I'll be surprised if BTC collapses this week. As much as I want a collapse so that GPU prices return to normal... I'm just not seeing any technical analysis that points to a BTC collapse IMO.
~$50 Million USD to move the price from $43k (current) to $50kish. In contrast, you need ~$50 Million to move the price from $43k to $42k.
A rout may happen, but first those MASSIVE supports in the $10s of millions need to be erradicated. Literally hundreds-of-millions of $$$ of BTC need to be sold to drop below $40k right now. There's tons of people who are aiming to "buy the dip" and support BTC at $42,000.
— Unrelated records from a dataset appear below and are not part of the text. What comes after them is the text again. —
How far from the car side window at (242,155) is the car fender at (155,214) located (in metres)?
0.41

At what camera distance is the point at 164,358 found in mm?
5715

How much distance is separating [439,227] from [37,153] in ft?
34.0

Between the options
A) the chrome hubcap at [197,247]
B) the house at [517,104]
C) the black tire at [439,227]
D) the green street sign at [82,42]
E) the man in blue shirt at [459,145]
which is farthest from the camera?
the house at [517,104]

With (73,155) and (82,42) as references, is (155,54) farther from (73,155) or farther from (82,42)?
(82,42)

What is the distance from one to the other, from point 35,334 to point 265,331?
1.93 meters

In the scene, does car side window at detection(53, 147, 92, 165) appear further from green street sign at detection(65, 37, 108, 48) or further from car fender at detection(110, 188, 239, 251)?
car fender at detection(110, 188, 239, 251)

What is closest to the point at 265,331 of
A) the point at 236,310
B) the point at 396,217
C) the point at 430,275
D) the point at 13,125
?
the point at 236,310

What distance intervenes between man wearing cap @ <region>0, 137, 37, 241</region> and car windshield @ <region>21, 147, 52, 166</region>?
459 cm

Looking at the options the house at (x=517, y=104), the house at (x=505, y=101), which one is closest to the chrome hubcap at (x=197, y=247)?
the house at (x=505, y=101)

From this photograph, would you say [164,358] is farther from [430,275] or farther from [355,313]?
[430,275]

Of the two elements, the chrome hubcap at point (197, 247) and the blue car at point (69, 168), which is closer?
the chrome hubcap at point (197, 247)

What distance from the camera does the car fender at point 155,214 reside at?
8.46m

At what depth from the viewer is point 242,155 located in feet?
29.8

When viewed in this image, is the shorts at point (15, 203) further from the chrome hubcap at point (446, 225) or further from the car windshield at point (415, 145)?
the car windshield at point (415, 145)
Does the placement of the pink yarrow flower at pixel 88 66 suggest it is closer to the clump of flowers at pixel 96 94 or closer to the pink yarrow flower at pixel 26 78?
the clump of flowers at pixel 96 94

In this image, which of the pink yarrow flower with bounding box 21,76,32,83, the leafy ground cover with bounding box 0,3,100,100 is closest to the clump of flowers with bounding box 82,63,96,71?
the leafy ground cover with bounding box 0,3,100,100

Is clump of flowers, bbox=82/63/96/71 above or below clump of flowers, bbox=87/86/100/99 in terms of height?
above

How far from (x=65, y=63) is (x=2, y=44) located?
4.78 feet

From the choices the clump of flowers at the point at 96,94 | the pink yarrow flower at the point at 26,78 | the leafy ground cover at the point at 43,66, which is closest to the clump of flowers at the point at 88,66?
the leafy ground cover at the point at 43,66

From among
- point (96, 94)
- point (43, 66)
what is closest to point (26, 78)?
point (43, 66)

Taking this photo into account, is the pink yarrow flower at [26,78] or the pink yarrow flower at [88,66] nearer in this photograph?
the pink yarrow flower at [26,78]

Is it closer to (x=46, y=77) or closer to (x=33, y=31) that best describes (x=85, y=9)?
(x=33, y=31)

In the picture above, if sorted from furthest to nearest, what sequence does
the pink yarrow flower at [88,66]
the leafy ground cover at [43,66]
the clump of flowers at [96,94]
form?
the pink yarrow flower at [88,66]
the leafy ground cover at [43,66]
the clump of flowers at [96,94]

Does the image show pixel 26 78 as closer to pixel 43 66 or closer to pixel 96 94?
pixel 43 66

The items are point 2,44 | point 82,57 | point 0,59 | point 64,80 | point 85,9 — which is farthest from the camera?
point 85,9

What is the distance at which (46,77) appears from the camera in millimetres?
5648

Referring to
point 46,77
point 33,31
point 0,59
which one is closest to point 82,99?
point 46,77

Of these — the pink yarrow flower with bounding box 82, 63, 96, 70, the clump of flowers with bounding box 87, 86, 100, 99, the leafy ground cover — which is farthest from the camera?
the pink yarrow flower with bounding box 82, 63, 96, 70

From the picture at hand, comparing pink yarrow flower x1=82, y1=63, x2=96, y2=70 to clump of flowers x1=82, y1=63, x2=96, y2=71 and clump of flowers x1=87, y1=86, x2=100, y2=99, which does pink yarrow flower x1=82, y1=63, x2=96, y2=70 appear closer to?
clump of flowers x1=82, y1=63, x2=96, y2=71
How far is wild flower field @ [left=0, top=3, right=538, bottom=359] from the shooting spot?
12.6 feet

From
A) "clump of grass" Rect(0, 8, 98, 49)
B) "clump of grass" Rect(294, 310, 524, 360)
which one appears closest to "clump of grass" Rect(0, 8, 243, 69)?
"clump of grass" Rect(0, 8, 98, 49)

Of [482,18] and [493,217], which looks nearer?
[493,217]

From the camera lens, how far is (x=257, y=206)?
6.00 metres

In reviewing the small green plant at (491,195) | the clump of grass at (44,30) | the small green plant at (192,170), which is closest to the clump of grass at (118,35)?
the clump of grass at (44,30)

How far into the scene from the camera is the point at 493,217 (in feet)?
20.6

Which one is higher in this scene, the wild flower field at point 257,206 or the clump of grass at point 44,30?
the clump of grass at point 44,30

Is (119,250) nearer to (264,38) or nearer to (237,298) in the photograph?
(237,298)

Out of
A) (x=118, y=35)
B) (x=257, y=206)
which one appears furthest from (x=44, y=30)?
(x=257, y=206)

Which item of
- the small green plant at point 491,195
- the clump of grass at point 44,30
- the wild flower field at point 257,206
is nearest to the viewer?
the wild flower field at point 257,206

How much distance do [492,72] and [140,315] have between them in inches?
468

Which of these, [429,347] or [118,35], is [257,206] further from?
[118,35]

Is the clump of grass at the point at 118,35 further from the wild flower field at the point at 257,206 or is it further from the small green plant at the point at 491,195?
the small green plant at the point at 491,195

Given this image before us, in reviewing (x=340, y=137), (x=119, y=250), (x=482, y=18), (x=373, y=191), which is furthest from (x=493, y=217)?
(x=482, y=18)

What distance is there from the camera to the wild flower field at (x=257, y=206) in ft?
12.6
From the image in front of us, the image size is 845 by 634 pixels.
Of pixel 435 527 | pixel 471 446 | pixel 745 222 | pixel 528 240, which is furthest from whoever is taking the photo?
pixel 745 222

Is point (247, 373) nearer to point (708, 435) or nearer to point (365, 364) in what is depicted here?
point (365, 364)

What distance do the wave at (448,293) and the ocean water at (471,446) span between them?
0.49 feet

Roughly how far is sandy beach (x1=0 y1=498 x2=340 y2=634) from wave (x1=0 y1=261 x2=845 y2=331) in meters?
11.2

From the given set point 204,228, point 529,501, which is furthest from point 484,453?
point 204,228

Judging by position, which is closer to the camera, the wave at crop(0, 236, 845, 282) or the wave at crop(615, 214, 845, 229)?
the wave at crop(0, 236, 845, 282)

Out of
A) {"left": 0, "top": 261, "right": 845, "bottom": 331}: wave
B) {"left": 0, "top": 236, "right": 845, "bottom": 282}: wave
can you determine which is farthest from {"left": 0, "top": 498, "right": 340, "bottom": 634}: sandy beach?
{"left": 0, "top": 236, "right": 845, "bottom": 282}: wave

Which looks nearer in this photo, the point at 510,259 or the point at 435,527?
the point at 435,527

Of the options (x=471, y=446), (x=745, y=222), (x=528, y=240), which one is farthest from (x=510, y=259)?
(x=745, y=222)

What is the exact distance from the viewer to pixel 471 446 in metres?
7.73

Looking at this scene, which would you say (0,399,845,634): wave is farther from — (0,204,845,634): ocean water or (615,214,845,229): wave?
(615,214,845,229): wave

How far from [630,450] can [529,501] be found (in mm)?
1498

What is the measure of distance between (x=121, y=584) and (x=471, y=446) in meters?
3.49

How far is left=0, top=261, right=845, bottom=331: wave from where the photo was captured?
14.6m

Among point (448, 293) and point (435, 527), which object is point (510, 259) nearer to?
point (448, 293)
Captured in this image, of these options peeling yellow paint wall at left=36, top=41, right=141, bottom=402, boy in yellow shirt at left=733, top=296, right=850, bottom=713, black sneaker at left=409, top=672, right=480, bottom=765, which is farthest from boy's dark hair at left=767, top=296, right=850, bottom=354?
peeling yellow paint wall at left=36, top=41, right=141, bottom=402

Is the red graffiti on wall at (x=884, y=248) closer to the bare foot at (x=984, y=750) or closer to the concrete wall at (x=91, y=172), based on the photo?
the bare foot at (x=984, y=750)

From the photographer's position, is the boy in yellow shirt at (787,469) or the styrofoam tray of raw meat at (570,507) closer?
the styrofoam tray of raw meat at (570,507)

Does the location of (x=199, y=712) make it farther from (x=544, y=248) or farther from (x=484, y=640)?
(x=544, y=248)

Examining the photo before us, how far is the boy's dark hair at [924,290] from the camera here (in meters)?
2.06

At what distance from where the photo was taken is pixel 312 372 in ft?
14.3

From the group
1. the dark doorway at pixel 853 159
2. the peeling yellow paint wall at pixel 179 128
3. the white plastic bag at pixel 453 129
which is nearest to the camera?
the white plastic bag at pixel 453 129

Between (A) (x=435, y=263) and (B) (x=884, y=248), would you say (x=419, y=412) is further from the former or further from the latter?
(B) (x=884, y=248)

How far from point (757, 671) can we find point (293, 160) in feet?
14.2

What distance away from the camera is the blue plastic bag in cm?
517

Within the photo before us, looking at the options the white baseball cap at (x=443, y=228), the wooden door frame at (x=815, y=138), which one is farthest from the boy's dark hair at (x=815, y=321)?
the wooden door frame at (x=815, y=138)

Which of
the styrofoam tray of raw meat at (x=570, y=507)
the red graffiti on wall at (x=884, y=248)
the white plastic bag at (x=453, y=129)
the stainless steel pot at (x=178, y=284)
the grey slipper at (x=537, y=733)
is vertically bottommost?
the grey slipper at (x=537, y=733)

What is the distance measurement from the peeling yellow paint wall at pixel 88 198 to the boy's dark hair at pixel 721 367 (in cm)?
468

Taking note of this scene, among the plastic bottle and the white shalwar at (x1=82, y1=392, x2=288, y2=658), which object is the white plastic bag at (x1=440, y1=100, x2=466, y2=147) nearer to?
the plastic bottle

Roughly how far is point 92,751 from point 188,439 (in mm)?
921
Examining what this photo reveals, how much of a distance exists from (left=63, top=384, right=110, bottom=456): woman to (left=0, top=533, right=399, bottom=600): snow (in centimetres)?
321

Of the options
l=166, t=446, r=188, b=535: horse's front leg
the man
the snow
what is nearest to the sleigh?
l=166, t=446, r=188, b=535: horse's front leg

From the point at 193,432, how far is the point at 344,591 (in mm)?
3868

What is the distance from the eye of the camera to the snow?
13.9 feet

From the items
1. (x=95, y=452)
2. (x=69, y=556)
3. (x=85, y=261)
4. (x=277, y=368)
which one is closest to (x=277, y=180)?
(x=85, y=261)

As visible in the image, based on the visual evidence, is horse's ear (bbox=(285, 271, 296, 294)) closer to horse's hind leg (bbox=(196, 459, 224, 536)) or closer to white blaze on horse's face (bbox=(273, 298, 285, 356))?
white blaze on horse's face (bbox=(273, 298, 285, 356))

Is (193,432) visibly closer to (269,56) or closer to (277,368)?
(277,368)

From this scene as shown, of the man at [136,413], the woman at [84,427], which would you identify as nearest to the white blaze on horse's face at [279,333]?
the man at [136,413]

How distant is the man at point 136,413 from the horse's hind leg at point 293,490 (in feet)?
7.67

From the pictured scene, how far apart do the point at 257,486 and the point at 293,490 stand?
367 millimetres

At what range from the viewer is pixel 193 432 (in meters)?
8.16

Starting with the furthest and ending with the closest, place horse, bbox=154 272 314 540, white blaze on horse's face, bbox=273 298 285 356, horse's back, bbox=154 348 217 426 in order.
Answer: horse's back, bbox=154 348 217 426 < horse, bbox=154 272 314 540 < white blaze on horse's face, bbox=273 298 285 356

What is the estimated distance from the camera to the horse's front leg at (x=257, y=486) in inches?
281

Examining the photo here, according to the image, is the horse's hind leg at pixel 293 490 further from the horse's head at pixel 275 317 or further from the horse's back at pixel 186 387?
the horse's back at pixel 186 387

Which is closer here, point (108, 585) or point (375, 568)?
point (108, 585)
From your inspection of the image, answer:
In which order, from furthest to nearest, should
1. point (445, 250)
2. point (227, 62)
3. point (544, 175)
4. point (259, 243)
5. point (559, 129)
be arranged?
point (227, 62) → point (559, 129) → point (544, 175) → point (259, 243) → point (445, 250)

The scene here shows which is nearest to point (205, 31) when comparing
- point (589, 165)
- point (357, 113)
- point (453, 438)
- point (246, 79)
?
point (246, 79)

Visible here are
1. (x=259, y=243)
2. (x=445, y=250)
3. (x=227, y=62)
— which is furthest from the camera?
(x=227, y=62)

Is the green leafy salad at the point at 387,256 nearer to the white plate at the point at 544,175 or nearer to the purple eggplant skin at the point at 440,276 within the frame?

This announcement from the NY Attorney General seemed to have caused a $10,000 dip in BTC's price alone a few days ago. Basically proving that Bitfinex and Tether were working together (erm... I assume everyone knew that), as well as formally declaring it illegal for Bitfinex / Tether to interact with New Yorkers.
This will have a terrible ending imo. I hope that the crypto speculation craze didn't get too many working folks.
The miners and scalpers use bots to check when a store has any cards in stock and grabs them very quickly so that's why the stores say out of stock. As mentioned in the article Nvidia is raking in money from sales. Scalpers have gone to the extreme on prices and still they are selling the cards.
Another factor is Jensen Huang said a while back that PCBs and the components that go on the cards are in short supply and then there's the Pandemic which causes transportation issues and because a lot of people have been quarantined at home and are not able to work so they are buying cards to game on for entertainment.